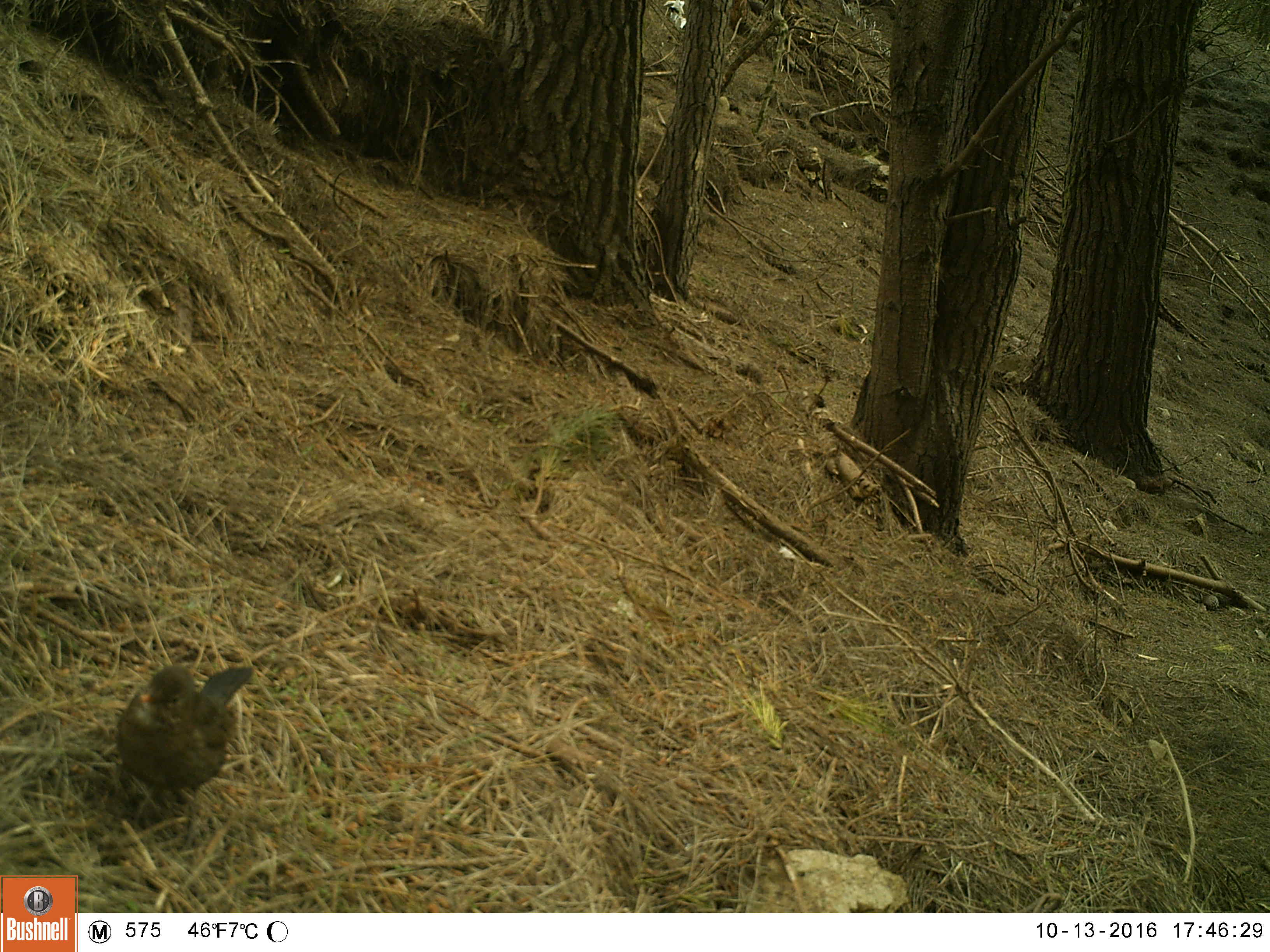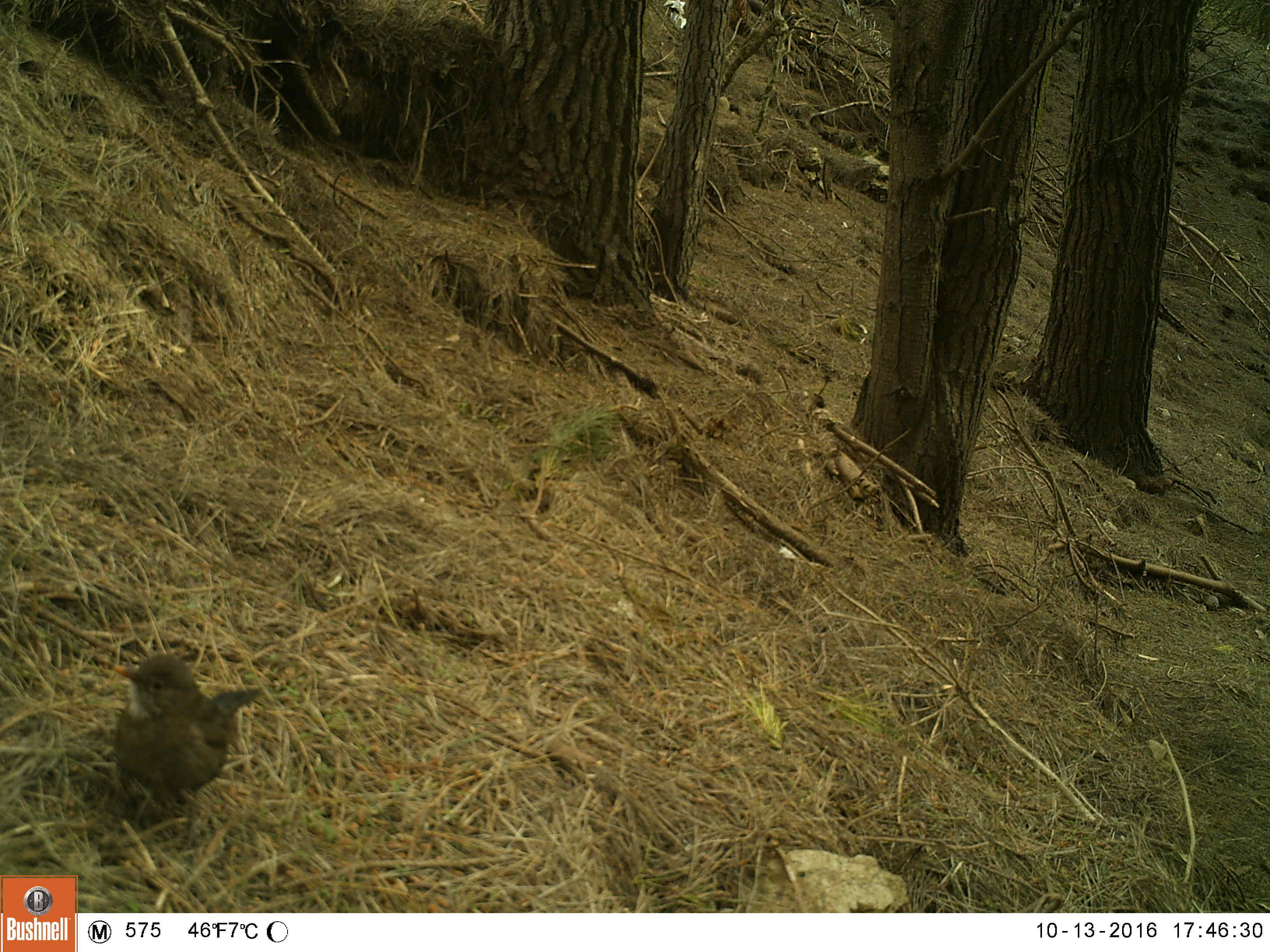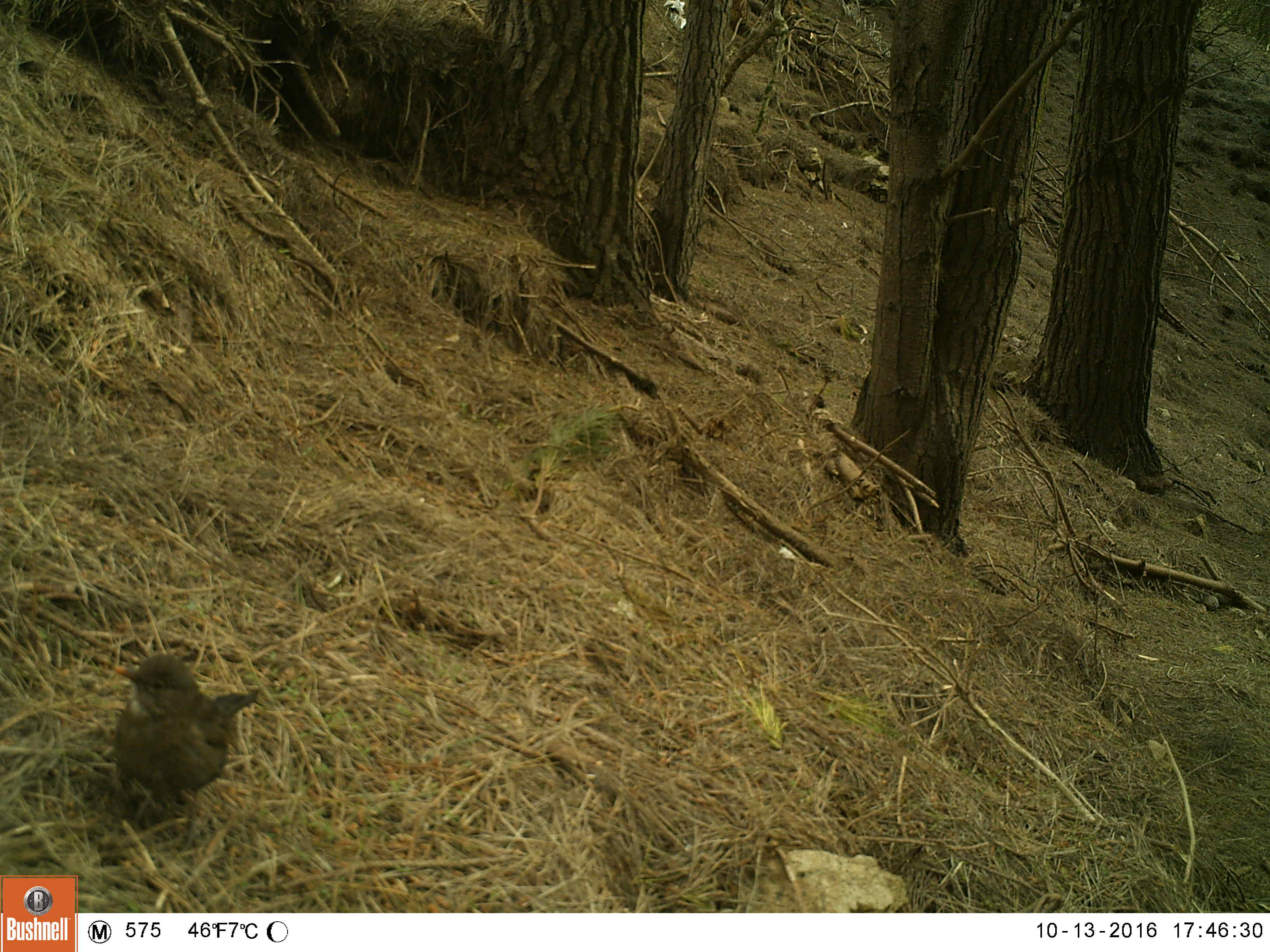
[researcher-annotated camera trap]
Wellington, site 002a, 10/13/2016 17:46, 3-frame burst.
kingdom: Animalia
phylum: Chordata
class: Aves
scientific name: Aves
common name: bird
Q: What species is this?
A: Bird (Aves).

## Action item
All lines from the one with "kingdom: Animalia" to the end of the material above should be copied exactly, both ends included, and nothing else.

## Expected answer
kingdom: Animalia
phylum: Chordata
class: Aves
scientific name: Aves
common name: bird
Q: What species is this?
A: Bird (Aves).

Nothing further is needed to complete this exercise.